"La présidence de la République annonce trois jours de deuil après l'attaque terroriste", annonce un bandeau de la télévision.
Les hommes, qui ont tué les policiers, ont ensuite tenté de franchir la frontière avec Israël, cinq d'entre eux ont été tués. Ce n'est pas le premier incident visant des gardes-frontières égyptiens. Mais c'est en tous cas un premier test majeur pour le nouveau pouvoir égyptien, dans ses relations de voisinage avec l'état hébreu.
L'attaque s'est déroulée à la tombée du jour, lorsque les gardes-frontières se préparaient à la rupture du jeûne du ramadan. Une vingtaine d'assaillants, cagoulés et déguisés en bédouins ont surgi. Ils ont fait feu et de sont emparés de deux blindés. Une partie du commando s'est dirigée vers Israël, cinq d'entre eux ont été abattus.

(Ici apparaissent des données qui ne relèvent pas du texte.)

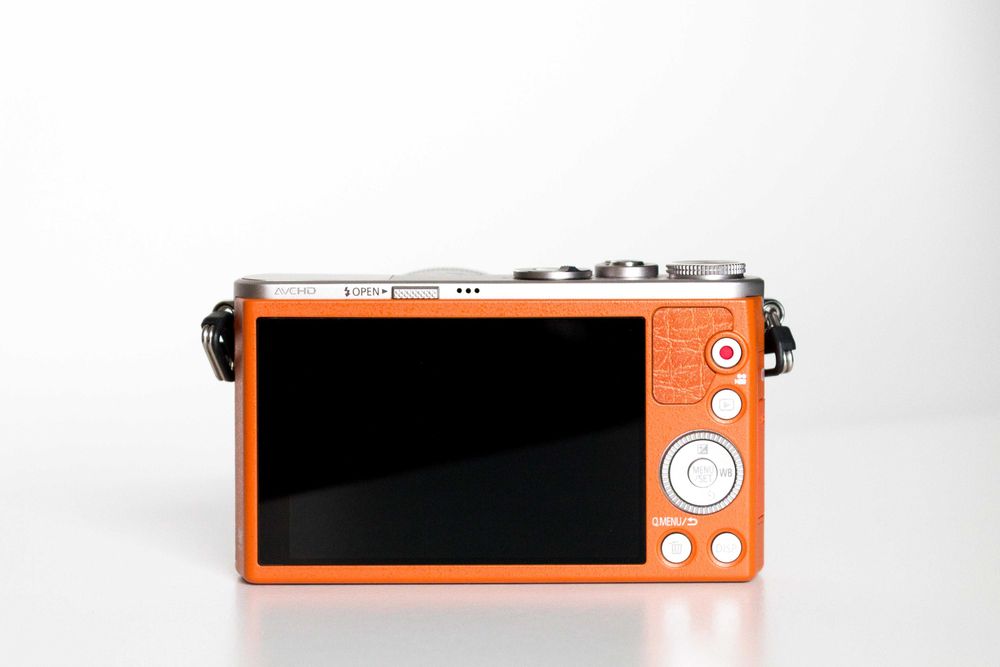 PANASONIC LUMIX DMC-GM1 + 12-32 mm Jak Nowy 557 Zdjęć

Le président Morsi a tenu une réunion d'urgence avec les responsables de l'armée et de la sécurité. Dans une intervention télévisée il a promis de reprendre le contrôle du désert du Sinaï. Les sources de sécurité égyptiennes ont attribué cette attaque à des jihadistes venus de Gaza . Le poste frontière de Rafah avec Gaza a été fermé jusqu'à nouvel ordre.
En devenant président, Mohammed Morsi a promis de respecter le traité de paix signé avec Israël en 1979. Mais issu du mouvement des Frères Musulmans, il compte dans ses rangs des éléments qui ne veulent pas d'une collaboration trop affichée avec Israël. Président sous le contrôle étroit du Maréchal Tantaoui du Conseil suprême des Forces armées, Mohammed Morsi doit affronter 4 défis : éviter que le Sinaï ne se transforme en refuge pour islamistes affiliés à Al Qaïda, qu'ils viennent de Gaza ou d'ailleurs. Il doit définir sa collaboration avec le Hamas au pouvoir à Gaza. Il doit aussi convaincre ses partisans que la lutte politique ne peut pas tolérer des opérations terroristes et enfin, rassurer Israël et sa population inquiets des développements en cours en Syrie ou avec l'Iran.